Der Sprung in die Freiheit – wie Super Mario 64 die Welt der Videospiele revolutionierte Kommentar Spezial
Geschrieben von Roman Dichter am 23.01.2020
Was empfinden junge Spieler heute wohl, wenn sie erstmals mit dem Spiel Super Mario 64 in Berührung kommen? Vielleicht fällt ihre Einschätzung ganz nüchtern aus: Es ist einfach ein altes Spiel. Ich gehöre allerdings einer anderen Generation an. Meine Generation spielte noch mit dem Game Boy und dem SNES – lange bevor die Spiele-Welt durch 3D-Grafiken und 3D-Gameplay revolutioniert wurde. Der Tag, an dem sich meine Welt auf den Kopf stellte, lag im Jahr 1996. Es muss Juni oder Juli gewesen sein (genau weiß ich es nicht mehr), kurz nach Release des Nintendo 64 in Japan. Da die deutsche Version der Konsole erst im März 1997 erschienen ist, verkürzte ich mir nämlich die Wartezeit einfach mit einer Import-Version. Trotz bereits damals mehrjähriger Erfahrungen als Videospieler lernte ich an diesem Tag mein Hobby komplett neu kennen. Keine andere Konsole konnte dies vorher oder nachher auch nur ansatzweise schaffen, so groß war die 3D-Revolution, die durch den Starttitel Super Mario 64 eingeläutet wurde.

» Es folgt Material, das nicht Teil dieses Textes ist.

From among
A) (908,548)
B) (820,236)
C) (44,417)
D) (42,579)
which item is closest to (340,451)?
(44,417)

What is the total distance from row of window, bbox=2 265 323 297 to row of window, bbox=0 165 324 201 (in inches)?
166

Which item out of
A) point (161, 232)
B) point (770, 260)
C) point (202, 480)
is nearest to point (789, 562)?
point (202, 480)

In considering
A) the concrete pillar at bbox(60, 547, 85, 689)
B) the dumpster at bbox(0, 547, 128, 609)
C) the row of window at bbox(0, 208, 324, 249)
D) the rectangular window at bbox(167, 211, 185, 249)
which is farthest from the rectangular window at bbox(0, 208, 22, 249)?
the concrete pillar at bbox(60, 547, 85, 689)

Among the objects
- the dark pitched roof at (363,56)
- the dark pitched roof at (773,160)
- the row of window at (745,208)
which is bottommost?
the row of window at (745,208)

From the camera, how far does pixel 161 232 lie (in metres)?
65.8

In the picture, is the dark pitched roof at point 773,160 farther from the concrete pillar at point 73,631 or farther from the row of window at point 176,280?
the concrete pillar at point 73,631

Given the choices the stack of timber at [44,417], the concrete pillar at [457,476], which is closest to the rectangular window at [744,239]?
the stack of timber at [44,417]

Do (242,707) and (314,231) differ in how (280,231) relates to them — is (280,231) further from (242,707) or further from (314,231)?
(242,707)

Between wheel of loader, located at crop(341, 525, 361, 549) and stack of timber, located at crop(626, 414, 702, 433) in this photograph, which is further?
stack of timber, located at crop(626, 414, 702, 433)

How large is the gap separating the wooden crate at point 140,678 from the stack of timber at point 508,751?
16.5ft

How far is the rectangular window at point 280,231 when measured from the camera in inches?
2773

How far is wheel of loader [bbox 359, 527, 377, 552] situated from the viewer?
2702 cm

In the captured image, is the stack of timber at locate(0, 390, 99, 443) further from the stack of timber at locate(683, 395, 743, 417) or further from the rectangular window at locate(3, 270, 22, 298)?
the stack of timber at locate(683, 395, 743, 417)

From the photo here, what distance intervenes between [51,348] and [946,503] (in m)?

Heute fühlen sich 3D-Titel ganz natürlich und selbstverständlich an, doch damals war es eine Neuheit. Wie so oft, wenn wir von technologischen Entwicklungen sprechen, kann man fairerweise sagen, dass es Vorläufer auch schon zu früheren Zeiten gab. Das Super Nintendo ermöglichte durch zusätzliche Chips in den Spiele-Modulen bereits 3D-Grafiken. Auch der Analog-Stick, der auf dem Nintendo 64-Controller das Fortbewegen in dreidimensionalen Welten extrem vereinfachte und präzisierte, war der Welt nicht völlig unbekannt. Doch Nintendo integrierte ihn erstmals in den Standard-Controller einer Konsole und setzte damit einen Standard, der in Windeseile von der Konkurrenz aufgegriffen wurde – der ursprüngliche Controller der ersten PlayStation konnte noch nicht mit einem solchen Stick dienen. Diese und andere Standards wie die Vibrationsfunktion des Controllers wurden durch das Nintendo 64 geprägt und sind bis heute Standards in der gesamten Branche.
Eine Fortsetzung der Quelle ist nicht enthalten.